→ Extracted data
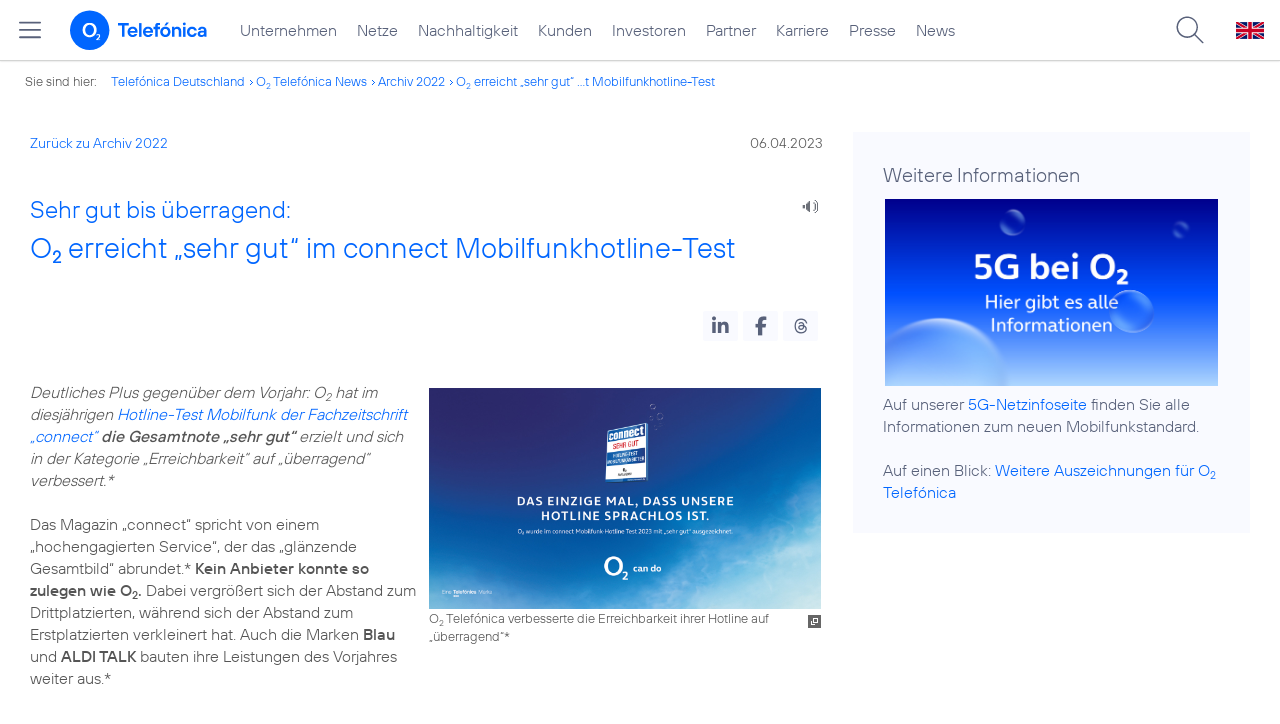

--- FILE ---
content_type: text/html; charset=UTF-8
request_url: https://www.telefonica.de/ext/ajax/par/newsfeed.ajax?type=list&creator_id=10099&creator_class=CMS%3A%3ANews%3A%3AMessage&tags=Auszeichnung%2CPrivatkunden&category_id%5B%5D=&group_id%5B%5D=62&search_query=&max_cols=3&max_news=3&max_news_visible=3&first_news=1&show_image=1&show_teaser=0&show_date=1&small_column=0&tools_id=&edit_tools=0&show_defaults=1&img_pos=left&img_size=33%25&text_length=&show_socialsharebar=0&show_more_link=1&show_newsfeed_link=0&target=_blank&pid=page-footer-tagnews&sort_by=date&state=online&offset=&load_more_news=1&lang=de&creator_label=&custom_tiles=0&start_with_square_tile=1&page_layout=2021_telefonica&show_skeleton=1
body_size: 768
content:
<div class="default-font par-heading par-headline-tag-div par-font-size-default">Ähnliche Themen:</div><div class="par-nf-messages par-list-messages par-nf-static-news"><div data-cat-names="[]" data-cat-ids="[]" class="par-lm-message" data-tags="[]"><a id="feed-msg-id-10688" class="par-anchor"></a><div class="par-lm-image"><div class="l-inline thmb-full-size"><img srcset="/file/public/1943/connect-Netztest-20251126-Siegel-so-sehr-gut-wie-noch-nie-1920x1080.png 1920w, /file/repository/57648_t_1440_810/0/0/connect-Netztest-20251126-Siegel-so-sehr-gut-wie-noch-nie-1920x1080.png 1440w, /file/repository/57648_t_720_405/0/0/connect-Netztest-20251126-Siegel-so-sehr-gut-wie-noch-nie-1920x1080.png 720w, /file/repository/57648_t_360_203/0/0/connect-Netztest-20251126-Siegel-so-sehr-gut-wie-noch-nie-1920x1080.png 360w" src="/file/public/1943/connect-Netztest-20251126-Siegel-so-sehr-gut-wie-noch-nie-1920x1080.png" alt="" class="l-img" loading="lazy" sizes="(max-width: 360px) 180px, (max-width: 720px) 360px, (max-width: 1440px) 720px, 1440px"><div class="fclear"></div></div></div><div class="par-lm-content"><div class="par-lm-date">26. November 2025</div><div class="default-font par-heading par-headline-tag-div par-headline-tag-static par-font-size-default"><span class="par-overline">Connect Netztest 2025  </span>O<sub>2</sub> Telefónica steigt mit größtem Qualitätssprung auf Platz zwei in Deutschland</div><div class="par-lm-teaser"></div></div><a aria-label="Connect Netztest 2025 | O2 Telefónica steigt mit größtem Qualitätssprung auf Platz zwei in Deutschland" href="/news/corporate/2025/11/connect-netztest-2025-o2-telefonica-steigt-mit-groesstem-qualitaetssprung-auf-platz-zwei-in-deutschland.html?pk_campaign=related_news" target="_self" class="par-nf-full-link"></a></div><div data-cat-names="[]" data-cat-ids="[]" data-tags="[]" class="par-lm-message"><a class="par-anchor" id="feed-msg-id-10686"></a><div class="par-lm-image"><div class="l-inline thmb-full-size"><img sizes="(max-width: 360px) 180px, (max-width: 720px) 360px, 1280px" loading="lazy" class="l-img" alt="" src="/file/public/1779/o2-Richtfunk-Antenne-1280x720.jpg" srcset="/file/public/1779/o2-Richtfunk-Antenne-1280x720.jpg 1280w, /file/repository/51383_t_720_405/0/0/o2-Richtfunk-Antenne-1280x720.jpg 720w, /file/repository/51383_t_360_203/0/0/o2-Richtfunk-Antenne-1280x720.jpg 360w"><div class="l-inline-caption"><span class="page-license-inline"><span class="page-license-info author">Credits: O<sub>2</sub> Telefónica</span></span></div><div class="fclear"></div></div></div><div class="par-lm-content"><div class="par-lm-date">21. November 2025</div><div class="default-font par-heading par-headline-tag-div par-headline-tag-static par-font-size-default"><span class="par-overline">Netztestsaison 2025  </span>„CHIP” zeichnet O<sub>2</sub> Netz erstmals mit „Sehr gut” aus</div><div class="par-lm-teaser"></div></div><a aria-label="Netztestsaison 2025 | „CHIP” zeichnet O2 Netz erstmals mit „Sehr gut” aus" href="/news/corporate/2025/11/netztestsaison-2025-chip-zeichnet-o2-netz-erstmals-mit-sehr-gut-aus.html?pk_campaign=related_news" target="_self" class="par-nf-full-link"></a></div><div data-cat-ids="[]" data-cat-names="[]" data-tags="[]" class="par-lm-message"><a class="par-anchor" id="feed-msg-id-10632"></a><div class="par-lm-image"><div class="l-inline thmb-full-size"><img alt="" class="l-img" srcset="/file/public/1943/20250811-Teaser-Smartphone-Netztest-2026-Siegel-5G-Antenne-Frankfurt-1920x1080.jpg 1920w, /file/repository/57401_t_1440_810/0/0/20250811-Teaser-Smartphone-Netztest-2026-Siegel-5G-Antenne-Frankfurt-1920x1080.jpg 1440w, /file/repository/57401_t_720_405/0/0/20250811-Teaser-Smartphone-Netztest-2026-Siegel-5G-Antenne-Frankfurt-1920x1080.jpg 720w, /file/repository/57401_t_360_203/0/0/20250811-Teaser-Smartphone-Netztest-2026-Siegel-5G-Antenne-Frankfurt-1920x1080.jpg 360w" src="/file/public/1943/20250811-Teaser-Smartphone-Netztest-2026-Siegel-5G-Antenne-Frankfurt-1920x1080.jpg" sizes="(max-width: 360px) 180px, (max-width: 720px) 360px, (max-width: 1440px) 720px, 1440px" loading="lazy"><div class="fclear"></div></div></div><div class="par-lm-content"><div class="par-lm-date">10. September 2025</div><div class="default-font par-heading par-headline-tag-div par-headline-tag-static par-font-size-default"><span class="par-overline">Smartphone Magazin Netztest: </span>Note „Sehr gut“ für das O<sub>2</sub> Netz</div><div class="par-lm-teaser"></div></div><a aria-label="Smartphone Magazin Netztest: Note „Sehr gut“ für das O2 Netz" target="_self" href="/news/corporate/2025/09/smartphone-magazin-netztest-note-sehr-gut-fuer-das-o2-netz.html?pk_campaign=related_news" class="par-nf-full-link"></a></div></div>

→ Required work
Output all the entries above verbatim, please. No images.

→ Response to the task
--- FILE ---
content_type: text/html; charset=UTF-8
request_url: https://www.telefonica.de/ext/ajax/par/newsfeed.ajax?type=list&creator_id=10099&creator_class=CMS%3A%3ANews%3A%3AMessage&tags=Auszeichnung%2CPrivatkunden&category_id%5B%5D=&group_id%5B%5D=62&search_query=&max_cols=3&max_news=3&max_news_visible=3&first_news=1&show_image=1&show_teaser=0&show_date=1&small_column=0&tools_id=&edit_tools=0&show_defaults=1&img_pos=left&img_size=33%25&text_length=&show_socialsharebar=0&show_more_link=1&show_newsfeed_link=0&target=_blank&pid=page-footer-tagnews&sort_by=date&state=online&offset=&load_more_news=1&lang=de&creator_label=&custom_tiles=0&start_with_square_tile=1&page_layout=2021_telefonica&show_skeleton=1
body_size: 768
content:
<div class="default-font par-heading par-headline-tag-div par-font-size-default">Ähnliche Themen:</div><div class="par-nf-messages par-list-messages par-nf-static-news"><div data-cat-names="[]" data-cat-ids="[]" class="par-lm-message" data-tags="[]"><a id="feed-msg-id-10688" class="par-anchor"></a><div class="par-lm-image"><div class="l-inline thmb-full-size"><img srcset="/file/public/1943/connect-Netztest-20251126-Siegel-so-sehr-gut-wie-noch-nie-1920x1080.png 1920w, /file/repository/57648_t_1440_810/0/0/connect-Netztest-20251126-Siegel-so-sehr-gut-wie-noch-nie-1920x1080.png 1440w, /file/repository/57648_t_720_405/0/0/connect-Netztest-20251126-Siegel-so-sehr-gut-wie-noch-nie-1920x1080.png 720w, /file/repository/57648_t_360_203/0/0/connect-Netztest-20251126-Siegel-so-sehr-gut-wie-noch-nie-1920x1080.png 360w" src="/file/public/1943/connect-Netztest-20251126-Siegel-so-sehr-gut-wie-noch-nie-1920x1080.png" alt="" class="l-img" loading="lazy" sizes="(max-width: 360px) 180px, (max-width: 720px) 360px, (max-width: 1440px) 720px, 1440px"><div class="fclear"></div></div></div><div class="par-lm-content"><div class="par-lm-date">26. November 2025</div><div class="default-font par-heading par-headline-tag-div par-headline-tag-static par-font-size-default"><span class="par-overline">Connect Netztest 2025  </span>O<sub>2</sub> Telefónica steigt mit größtem Qualitätssprung auf Platz zwei in Deutschland</div><div class="par-lm-teaser"></div></div><a aria-label="Connect Netztest 2025 | O2 Telefónica steigt mit größtem Qualitätssprung auf Platz zwei in Deutschland" href="/news/corporate/2025/11/connect-netztest-2025-o2-telefonica-steigt-mit-groesstem-qualitaetssprung-auf-platz-zwei-in-deutschland.html?pk_campaign=related_news" target="_self" class="par-nf-full-link"></a></div><div data-cat-names="[]" data-cat-ids="[]" data-tags="[]" class="par-lm-message"><a class="par-anchor" id="feed-msg-id-10686"></a><div class="par-lm-image"><div class="l-inline thmb-full-size"><img sizes="(max-width: 360px) 180px, (max-width: 720px) 360px, 1280px" loading="lazy" class="l-img" alt="" src="/file/public/1779/o2-Richtfunk-Antenne-1280x720.jpg" srcset="/file/public/1779/o2-Richtfunk-Antenne-1280x720.jpg 1280w, /file/repository/51383_t_720_405/0/0/o2-Richtfunk-Antenne-1280x720.jpg 720w, /file/repository/51383_t_360_203/0/0/o2-Richtfunk-Antenne-1280x720.jpg 360w"><div class="l-inline-caption"><span class="page-license-inline"><span class="page-license-info author">Credits: O<sub>2</sub> Telefónica</span></span></div><div class="fclear"></div></div></div><div class="par-lm-content"><div class="par-lm-date">21. November 2025</div><div class="default-font par-heading par-headline-tag-div par-headline-tag-static par-font-size-default"><span class="par-overline">Netztestsaison 2025  </span>„CHIP” zeichnet O<sub>2</sub> Netz erstmals mit „Sehr gut” aus</div><div class="par-lm-teaser"></div></div><a aria-label="Netztestsaison 2025 | „CHIP” zeichnet O2 Netz erstmals mit „Sehr gut” aus" href="/news/corporate/2025/11/netztestsaison-2025-chip-zeichnet-o2-netz-erstmals-mit-sehr-gut-aus.html?pk_campaign=related_news" target="_self" class="par-nf-full-link"></a></div><div data-cat-ids="[]" data-cat-names="[]" data-tags="[]" class="par-lm-message"><a class="par-anchor" id="feed-msg-id-10632"></a><div class="par-lm-image"><div class="l-inline thmb-full-size"><img alt="" class="l-img" srcset="/file/public/1943/20250811-Teaser-Smartphone-Netztest-2026-Siegel-5G-Antenne-Frankfurt-1920x1080.jpg 1920w, /file/repository/57401_t_1440_810/0/0/20250811-Teaser-Smartphone-Netztest-2026-Siegel-5G-Antenne-Frankfurt-1920x1080.jpg 1440w, /file/repository/57401_t_720_405/0/0/20250811-Teaser-Smartphone-Netztest-2026-Siegel-5G-Antenne-Frankfurt-1920x1080.jpg 720w, /file/repository/57401_t_360_203/0/0/20250811-Teaser-Smartphone-Netztest-2026-Siegel-5G-Antenne-Frankfurt-1920x1080.jpg 360w" src="/file/public/1943/20250811-Teaser-Smartphone-Netztest-2026-Siegel-5G-Antenne-Frankfurt-1920x1080.jpg" sizes="(max-width: 360px) 180px, (max-width: 720px) 360px, (max-width: 1440px) 720px, 1440px" loading="lazy"><div class="fclear"></div></div></div><div class="par-lm-content"><div class="par-lm-date">10. September 2025</div><div class="default-font par-heading par-headline-tag-div par-headline-tag-static par-font-size-default"><span class="par-overline">Smartphone Magazin Netztest: </span>Note „Sehr gut“ für das O<sub>2</sub> Netz</div><div class="par-lm-teaser"></div></div><a aria-label="Smartphone Magazin Netztest: Note „Sehr gut“ für das O2 Netz" target="_self" href="/news/corporate/2025/09/smartphone-magazin-netztest-note-sehr-gut-fuer-das-o2-netz.html?pk_campaign=related_news" class="par-nf-full-link"></a></div></div>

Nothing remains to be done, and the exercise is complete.